Wednesday, February 12, 2025

The Genius of the One-Lane Street

It Calms Traffic

2000 block of Spruce.


I'd like to take the adrenaline out of driving. Also the cortisol. Call me a dreamer. Imagine a low-stress commute. 

And I have a dandy tool ready to hand in Philadelphia - the one-lane street. As I've often said, "Put 'em in a cattle chute, and then they'll behave." And that's what a street with only one lane for moving motor vehicles does. I don't know anything else that works as well.

Pine and Spruce streets in Center City Philadelphia became one-lane streets when bike lanes were installed in one of the two lanes that had been devoted to moving motor vehicles. And yes, this change made these streets safer, less stressful, and more pleasant for everybody, and not just bicyclists.

To understand what Pine and Spruce streets were like before they sprouted bike lanes, all we need to do is walk over to neighboring Lombard street and have a look.

== Listing ==

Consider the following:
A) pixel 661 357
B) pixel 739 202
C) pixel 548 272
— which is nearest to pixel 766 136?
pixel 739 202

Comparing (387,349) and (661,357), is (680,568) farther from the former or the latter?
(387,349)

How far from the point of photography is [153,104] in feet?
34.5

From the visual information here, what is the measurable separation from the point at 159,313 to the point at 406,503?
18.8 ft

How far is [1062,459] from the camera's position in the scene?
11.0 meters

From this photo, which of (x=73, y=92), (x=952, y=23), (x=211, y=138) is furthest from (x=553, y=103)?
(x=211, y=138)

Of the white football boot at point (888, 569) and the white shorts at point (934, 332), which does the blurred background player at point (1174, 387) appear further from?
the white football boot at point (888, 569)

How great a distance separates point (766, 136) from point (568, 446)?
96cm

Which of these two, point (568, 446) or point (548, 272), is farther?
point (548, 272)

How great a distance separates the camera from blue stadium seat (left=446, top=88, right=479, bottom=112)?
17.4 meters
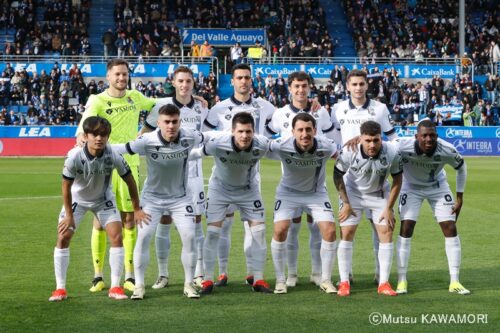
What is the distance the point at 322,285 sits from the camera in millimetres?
9773

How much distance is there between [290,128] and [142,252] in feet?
8.60

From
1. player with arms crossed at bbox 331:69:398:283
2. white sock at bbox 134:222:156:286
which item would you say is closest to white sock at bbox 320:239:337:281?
player with arms crossed at bbox 331:69:398:283

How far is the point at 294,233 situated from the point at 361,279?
1.03 meters

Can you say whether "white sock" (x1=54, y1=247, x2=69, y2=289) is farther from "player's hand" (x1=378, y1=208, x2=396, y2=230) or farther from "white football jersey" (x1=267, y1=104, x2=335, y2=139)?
"player's hand" (x1=378, y1=208, x2=396, y2=230)

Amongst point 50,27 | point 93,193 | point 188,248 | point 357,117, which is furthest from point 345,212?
point 50,27

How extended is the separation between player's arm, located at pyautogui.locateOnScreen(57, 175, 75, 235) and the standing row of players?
0.07ft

== Work instructions ==
**a.** From the passage on one-lane streets, duplicate exactly the part that opens with the words containing "To understand what" and closes with "have a look.".
**b.** Go on with the piece on one-lane streets in Philadelphia, starting right after its final sentence.

== Outputs ==
**a.**
To understand what Pine and Spruce streets were like before they sprouted bike lanes, all we need to do is walk over to neighboring Lombard street and have a look.

**b.**
Lombard, the Last Two-Lane Street

Lombard runs westbound and is an access route for the South Street bridge and the Schuylkill Expressway; in operation it is basically a race track. Drivers are clearly shifting into interstate mode, performing the abrupt lane changes so dear to Nascar drivers, and occasionally, in their enthusiasm, jumping the curb. My block on Lombard street has lost, I believe, five trees in the last few years. Quite a few children live on the block, but no casualties to report so far.

Pine at 20th.


I think it's worth pointing out that this street was designed to produce precisely the effects that we see. The engineers were focusing on something called Level of Service (LOS) - basically, how many cars can you cram down this street in a given amount of time, and that meant speed. Speed above all, above human life. 

The term Level of Service did not show up until 1965. But it simply gave a name to what the engineers had been doing for a long time. Starting in the late 1960s, with the arrival of things like the U.S. Department of Transportation, the approach actually softened, but the focus remained on Level of Service. 

People had been concerned about the safety of motor vehicle traffic from the very first days of the car, but they weren't in the driver's seat. (See Peter D. Norton, Fighting Traffic: The Dawn of the Motor Age in the American City, 2008.) It wasn't until the arrival of the Vision Zero movement in recent years that a curious idea gained traction: Perhaps speed is not as important as safety. Shocking.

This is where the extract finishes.